Smaller versions of my two new desktop backgrounds.








In case you wonder what the Pheno 'spangling' looks like up close...









Thanks for viewing.


----------



## Wolffishin (Sep 9, 2009)

Very Nice!

I love the Taiwan Reef.
My 2" Electra is starting to show a bit of a blue hue in the right light. 
My German Red looks a lot like your Red Shoulder but he's still small.
My Tram. Intermedius lost the blue in his face, but looks like yours otherwise.

Hmmmm, seems I have some of the same fish as you. :wink:

Very nice pictures.


----------



## GoofBoy (Jul 3, 2007)

Wolffishin,

Glad everyone is doing well again and the wife is buying in :lol:.
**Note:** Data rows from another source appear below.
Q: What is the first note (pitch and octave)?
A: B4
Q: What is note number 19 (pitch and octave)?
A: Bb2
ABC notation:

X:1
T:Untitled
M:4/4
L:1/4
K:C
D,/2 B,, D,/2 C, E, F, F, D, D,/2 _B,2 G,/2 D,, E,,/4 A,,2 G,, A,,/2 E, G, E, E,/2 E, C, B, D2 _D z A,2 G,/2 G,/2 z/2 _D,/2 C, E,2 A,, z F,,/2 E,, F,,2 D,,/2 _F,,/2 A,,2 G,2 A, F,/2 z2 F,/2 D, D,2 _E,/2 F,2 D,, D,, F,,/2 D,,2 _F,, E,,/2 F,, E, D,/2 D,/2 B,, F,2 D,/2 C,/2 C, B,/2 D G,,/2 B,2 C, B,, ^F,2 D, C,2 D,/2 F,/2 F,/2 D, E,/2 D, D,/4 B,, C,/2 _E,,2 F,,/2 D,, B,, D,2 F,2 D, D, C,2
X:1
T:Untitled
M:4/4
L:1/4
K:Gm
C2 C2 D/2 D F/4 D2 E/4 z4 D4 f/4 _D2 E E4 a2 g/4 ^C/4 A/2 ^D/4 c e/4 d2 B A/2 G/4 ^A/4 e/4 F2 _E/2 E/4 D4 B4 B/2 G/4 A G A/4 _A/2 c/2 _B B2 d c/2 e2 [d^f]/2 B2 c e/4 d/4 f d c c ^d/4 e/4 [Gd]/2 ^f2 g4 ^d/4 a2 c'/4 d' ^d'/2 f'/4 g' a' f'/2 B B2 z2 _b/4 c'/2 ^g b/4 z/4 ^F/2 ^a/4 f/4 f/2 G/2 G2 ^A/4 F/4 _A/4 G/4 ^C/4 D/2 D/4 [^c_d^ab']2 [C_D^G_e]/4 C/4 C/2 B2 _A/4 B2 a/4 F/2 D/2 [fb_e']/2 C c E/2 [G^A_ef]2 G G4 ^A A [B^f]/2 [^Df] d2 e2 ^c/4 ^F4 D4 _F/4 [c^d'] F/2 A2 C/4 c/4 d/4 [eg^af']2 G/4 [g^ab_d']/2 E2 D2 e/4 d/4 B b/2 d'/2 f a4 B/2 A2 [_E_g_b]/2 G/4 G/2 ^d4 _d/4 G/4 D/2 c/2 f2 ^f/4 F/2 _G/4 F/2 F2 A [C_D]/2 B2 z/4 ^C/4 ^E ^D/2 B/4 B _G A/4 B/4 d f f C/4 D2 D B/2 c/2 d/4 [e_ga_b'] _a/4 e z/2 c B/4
I see the big guy is starting to flex his fins - I hope he stays calm for you.

Ciao,

T


----------



## cgronko (Jun 25, 2009)

That taiwan reef is awesome, im glad to see the lithobate is doing well!


----------



## GoofBoy (Jul 3, 2007)

cgronko said:


> That taiwan reef is awesome, im glad to see the lithobate is doing well!


As is the Peacock you gave me...









I got the Taiwan Reef and a P. Electra for the other Liuli fry.

Speaking of which did yours make it? I was thinking of them a couple of days ago.

I now have close to 50 Cyp leptosoma Kerenge Island fry (1/2-3/4in) and and ~25 tiny yellow lab fry I will need to trade in a few months - the Lab mom is just perfect, so I had to try some.

Hope all is going well for you Chris.


----------



## cgronko (Jun 25, 2009)

You take the best pics! By the way I bought those peacocks off aquabid as Maleri Islands if you were wondering exactly what strained he was and the lithobate is from cichlidlovers.com here in tucson. The Liuli fry are doing great. They all made it home safe, I rehomed most of them but kept 4 of the best. They have grown very fast and are about 3 inches now but none are showing color yet. I know they take a little longer to color up so will see if i kept any males. Ill have to get some pics, but im a little scared to post them after looking at your amazing pics!


----------



## GoofBoy (Jul 3, 2007)

cgronko said:


> You take the best pics! By the way I bought those peacocks off aquabid as Maleri Islands if you were wondering exactly what strained he was and the lithobate is from cichlidlovers.com here in tucson. The Liuli fry are doing great. They all made it home safe, I rehomed most of them but kept 4 of the best. They have grown very fast and are about 3 inches now but none are showing color yet. I know they take a little longer to color up so will see if i kept any males. Ill have to get some pics, but im a little scared to post them after looking at your amazing pics!


Good to hear!

I would say around an honest 3.5in you will see the first hints on blue on the cheek.

The pictures are all the neighbor's Nikon D40. Easy to take pictures where you can actually identify the fish with a nice camera :lol:.

Thanks for the Maleri Islands info and please post pics...


----------